Ausgabe vom 22.11.2006

Wien (OTS) - Rasch, effizient und ordentlich soll der Untersuchungsausschuss zur Rolle der Finanzmarktaufsicht bei den diversen Bank-Skandalen der jüngsten Vergangenheit arbeiten. Das wünscht sich SP-Finanzsprecher Christoph Matznetter. Wenn die Behörden, allen voran das Finanzministerium, kooperativ seien, wäre Weihnachten oder das Jahresende als Abschlusstermin der Untersuchungen durchaus vorstellbar.

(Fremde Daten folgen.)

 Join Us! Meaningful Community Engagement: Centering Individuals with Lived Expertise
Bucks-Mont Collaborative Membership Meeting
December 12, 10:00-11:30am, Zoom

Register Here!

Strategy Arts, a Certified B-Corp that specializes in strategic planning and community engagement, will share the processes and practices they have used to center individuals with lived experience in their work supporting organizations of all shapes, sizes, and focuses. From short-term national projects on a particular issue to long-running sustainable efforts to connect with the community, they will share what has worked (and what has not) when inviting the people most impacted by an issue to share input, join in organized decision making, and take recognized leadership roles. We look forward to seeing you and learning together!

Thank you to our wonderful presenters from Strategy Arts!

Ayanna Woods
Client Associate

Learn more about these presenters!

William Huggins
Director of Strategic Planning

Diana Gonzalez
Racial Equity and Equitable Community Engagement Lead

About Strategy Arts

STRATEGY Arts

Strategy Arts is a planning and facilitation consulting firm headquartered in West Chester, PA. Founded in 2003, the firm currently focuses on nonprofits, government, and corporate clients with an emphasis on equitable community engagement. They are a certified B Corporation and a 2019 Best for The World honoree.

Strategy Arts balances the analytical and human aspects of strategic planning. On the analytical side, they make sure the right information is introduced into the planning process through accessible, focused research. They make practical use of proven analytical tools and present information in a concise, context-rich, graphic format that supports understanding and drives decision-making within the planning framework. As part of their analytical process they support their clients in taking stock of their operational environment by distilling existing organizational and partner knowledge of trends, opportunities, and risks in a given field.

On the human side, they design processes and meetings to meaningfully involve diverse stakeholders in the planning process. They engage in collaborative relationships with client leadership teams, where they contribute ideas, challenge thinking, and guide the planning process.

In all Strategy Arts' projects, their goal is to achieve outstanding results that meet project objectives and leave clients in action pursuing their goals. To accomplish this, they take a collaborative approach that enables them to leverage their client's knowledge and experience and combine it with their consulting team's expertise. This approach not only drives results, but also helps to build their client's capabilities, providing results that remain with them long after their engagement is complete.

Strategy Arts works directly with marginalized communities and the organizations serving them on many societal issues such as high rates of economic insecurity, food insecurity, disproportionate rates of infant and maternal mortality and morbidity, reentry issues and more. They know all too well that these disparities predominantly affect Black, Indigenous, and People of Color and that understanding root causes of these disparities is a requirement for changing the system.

Vor Kurzem klang das noch ganz anders: Matznetter bemühte einen drastischen Vergleich zum Enron-Skandal in den USA, um die von der ÖVP heftig bekämpfte Einsetzung des U-Ausschusses zu verteidigen. Den VP-Wunsch nach Abschluss der Ausschuss-Arbeit bis Weihnachten, belächelte er noch mit der Frage: "Weihnachten, welches Jahr?"
Der SPÖ-Finanzer kann einem Leid tun. Seit SP-Granden der ÖVP ohne Not den Finanzminister andienen, schwimmt ihm der lange in Aussicht gestellte nächste Job davon. Und er muss offenbar gegen seine innere Überzeugung rechtfertigen, was SP-Chef Gusenbauer und VP-Obmann Schüssel ausgedealt haben. Nur nicht zu viel Staub aufwirbeln, nur nicht zu viel Porzellan zerschlagen. Schließlich geht es um die gemeinsame Zukunft, um die große Koalition.Wer wird sich da lange mit der Vergangenheit aufhalten, wer wird da noch lange Opposition spielen.
Das "Ergebnis" des Banken-U-Ausschusses, die Reform der Finanzmarktaufsicht, will Matznetter gar schon in ein rot-schwarzes Regierungsprogramm einfließen lassen. Ehrlicher kann man nicht zugeben, dass das Ergebnis der Untersuchung schon feststeht, bevor ernsthaft mit ihr begonnen wurde. Oder anders formuliert: Rascher, effizienter und ordentlicher als Rot-Schwarz kann wohl keine Regierungskoalition einen Untersuchungsausschuss zur Farce verkommen lassen.